I talk about the causes and symptoms of magnesium deficiency in the previous article: Magnesium - The Missing Cure to Many Diseases (Part 1), and also mention there are multiple varieties of magnesium supplements available, but it can be hard to know which one is most appropriate for our needs.
Not all magnesium is made the same, thus below are various forms of magnesium available and their different benefits. To help you make a better choice, I will categorize them into the types recommended and the types to avoid:
1. Magnesium Glycinate
Magnesium glycinate (also called magnesium chelate, magnesium bisglycinate, magnesium diglycinate) is a well-absorbed form of magnesium that is chelated to two molecules of the amino acid, glycine. Glycine is a very relaxing amino acid that can help calm anxiety and promote sleep. Magnesium glycinate is easily absorbed and may have calming properties. It may help reduce anxiety, depression, stress, and insomnia.

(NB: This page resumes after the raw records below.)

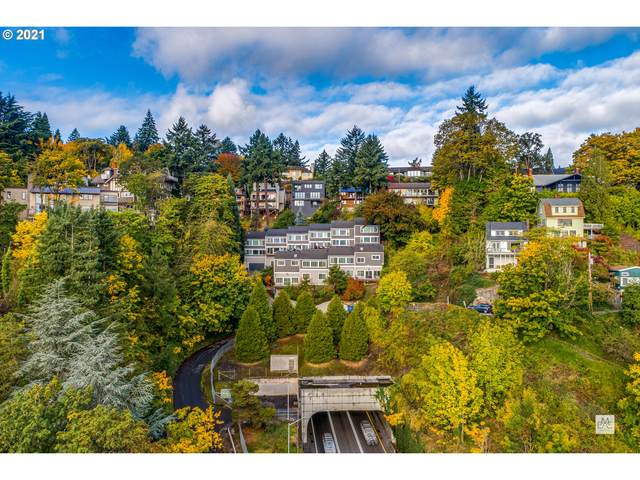 1922 SW Mill Street Ter, Portland, OR 97201 (MLS #21418931) :: Fox Real Estate Group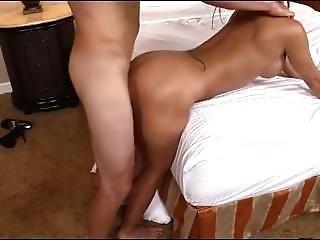 Hot Milf Latina Getting Fucked Doggy Style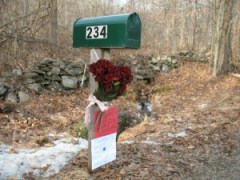 A mailbox at 234 Weekeepeemee Road, where Denee Wilkes and her three daughters placed flowers and signs to honor the memory of Barbara Satula, their mail carrier, who died Tuesday when her truck was crushed by a fallen tree.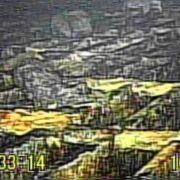 Betreiber der Atomruine Fukushima mit Gewinn (Foto)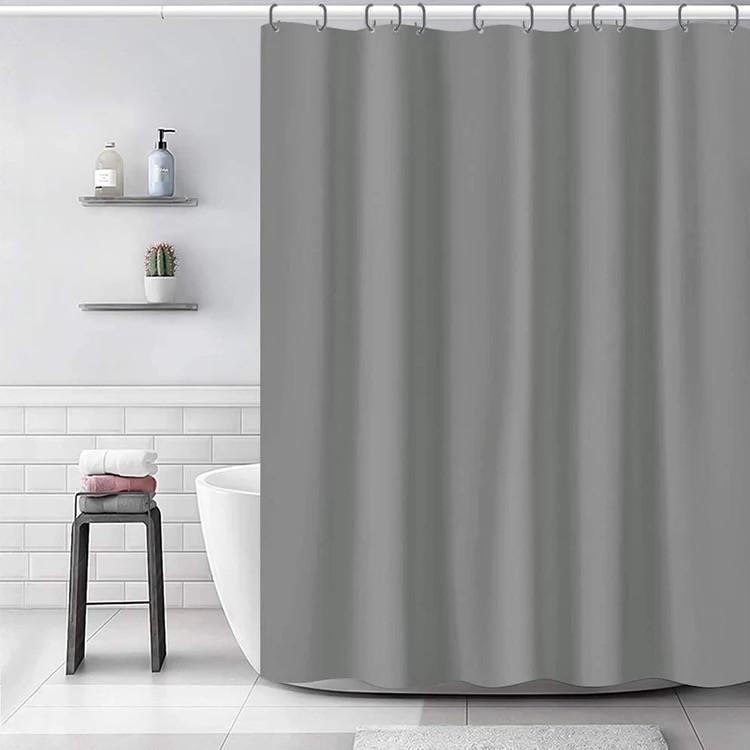 Шторка для ванной Bathlux 180 x 180 люкс качество, водонепроницаемая Бежевая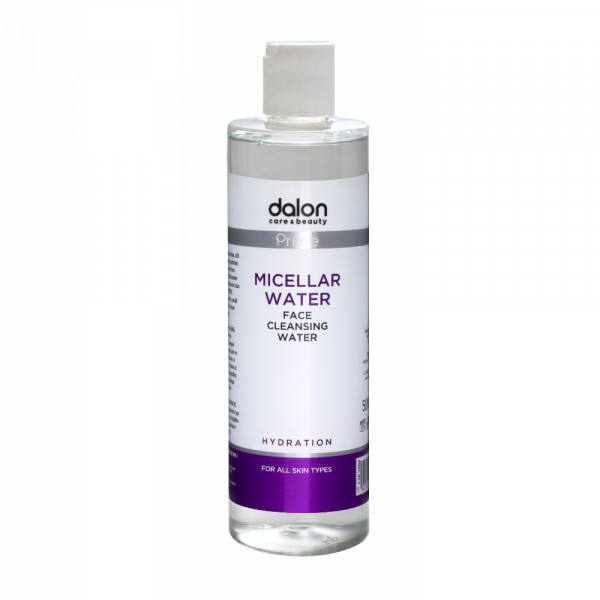 Dalon Prime micellar face cleansing water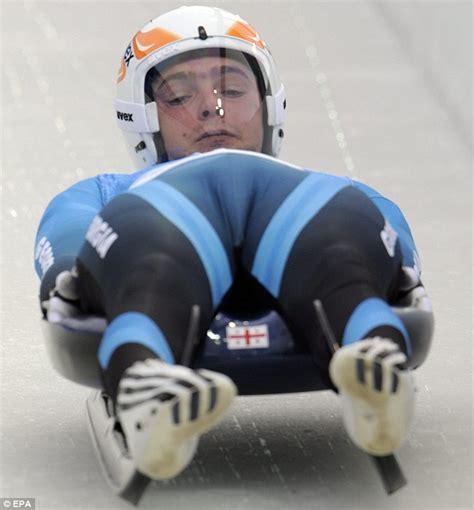 Olympics Skeleton Death Olympic Luger Nodar Kumaritashvili Killed After Smashing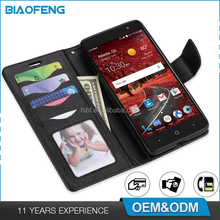 Lovely Design Flip Cover Mobile Cell Phone Wallet Case With Business Card Holder For BLU Dash XL/D710U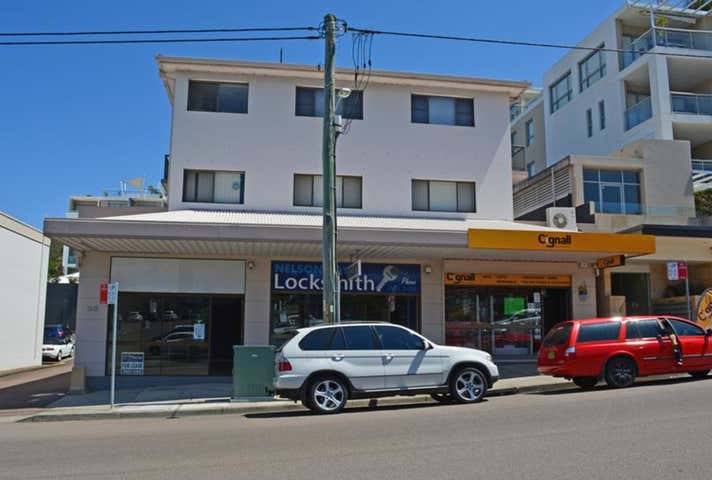 1/59 Donald Street Nelson Bay NSW 2315 - Image 1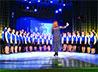 Православные волонтеры показали детям Качканара постановку о добре и семейных ценностях
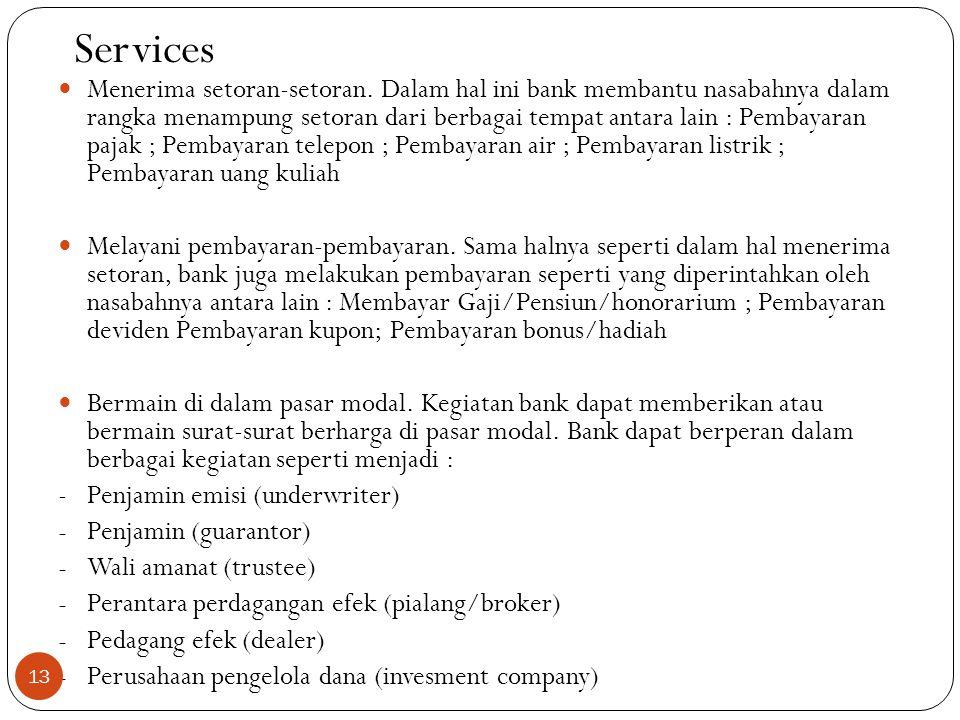Services  Menerima setoran-setoran.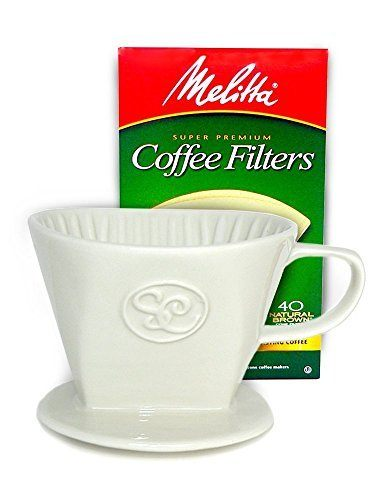 Melitta Ceramic Coffee Dripper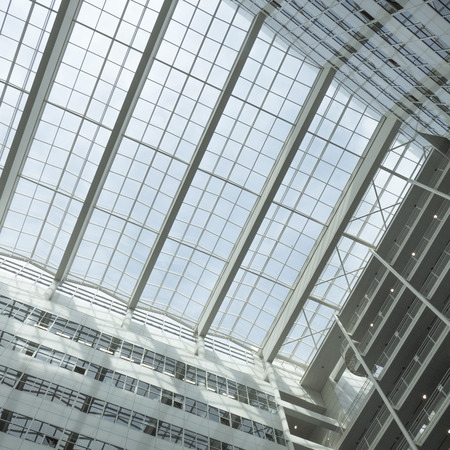 municipal editorial: NETHERLANDS - THE HAGUE - CIRCA MARCH 2016: Roof of the City Hall in The Hague, designed by Richard Meier.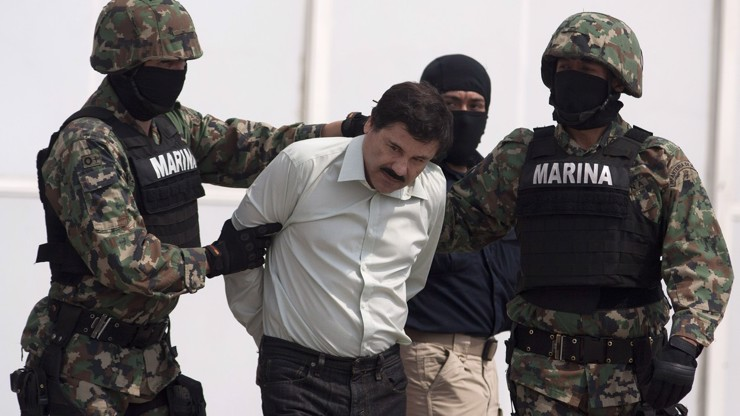 Tajemný vítěz vyhrál v loterii dům nejmocnějšího drogového bosse Guzmána: Takhle bydlel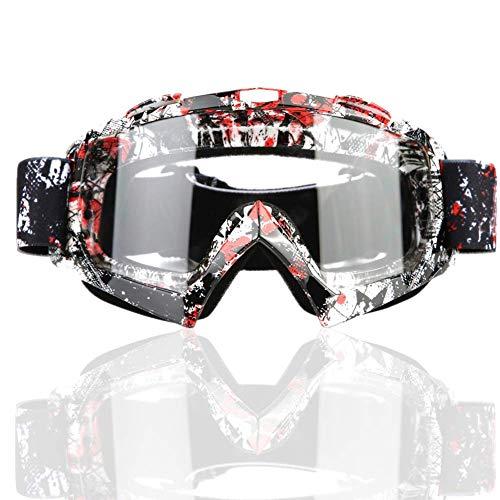 Reminnbor Traje de Motocross,Gafas de moto Motocross Dirt Bike para motociclismo Ciclismo Esquí(P932 Lente transparente)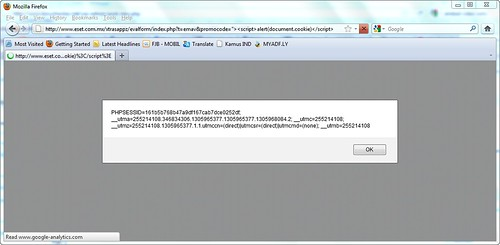 XSS on Mozilla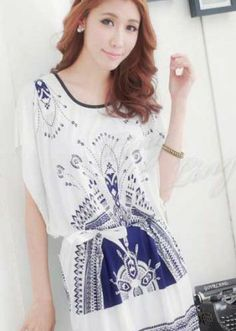 Korean White Blouse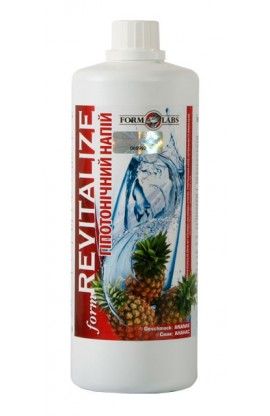 Form Revitalize 1000ml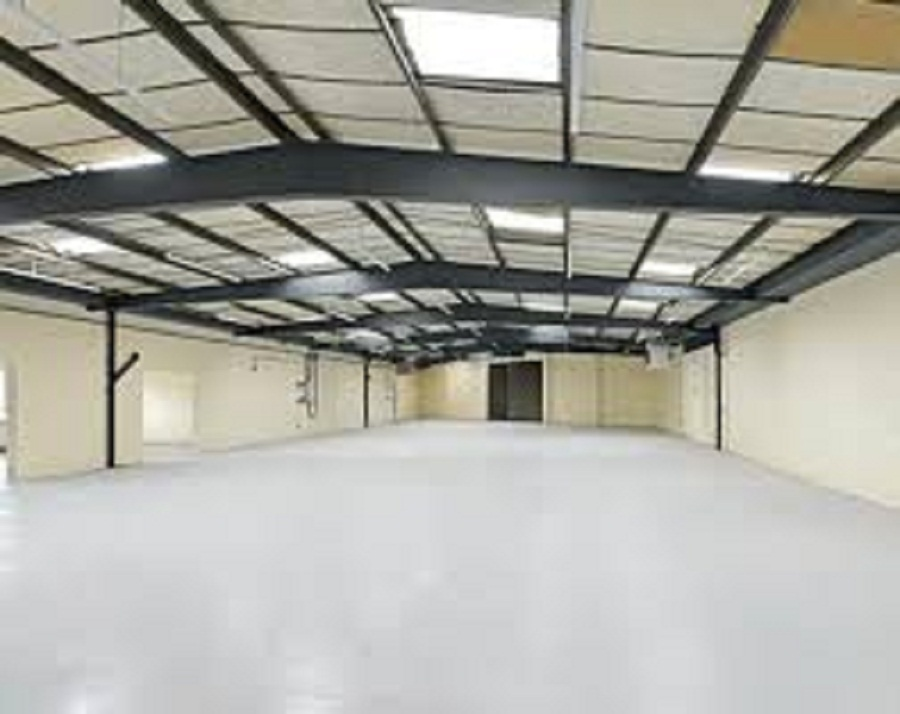 53000 Sq.ft Industrial Shed for lease in Kheda Ahmedabad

For calmness and relaxation
2. Magnesium Malate
This type of magnesium is a compound of magnesium and malic acid. Some evidence suggests that it is highly bioavailable and that people tolerate it well. Magnesium malate is an energy-promoting form of magnesium that works by helping the body create ATP, the energy currency of our cells. This form of magnesium is often recommended to those struggling with fibromyalgia or chronic fatigue syndrome. This form may be too stimulating for some and may disrupt sleep, especially when taken at night. Therefore, take it in the morning or no later than early afternoon.
For energy and pain
3. Magnesium L-Threonate
Threonate is a form of magnesium chelated to threonic acid, a metabolite of vitamin C. This form of magnesium distinguishes itself from others as it is able to cross the blood-brain barrier. Research notes that it may be the most effective type for increasing magnesium concentrations in brain cells. It may, therefore, improve learning and memory functions and maybe be especially beneficial for age-related cognitive decline.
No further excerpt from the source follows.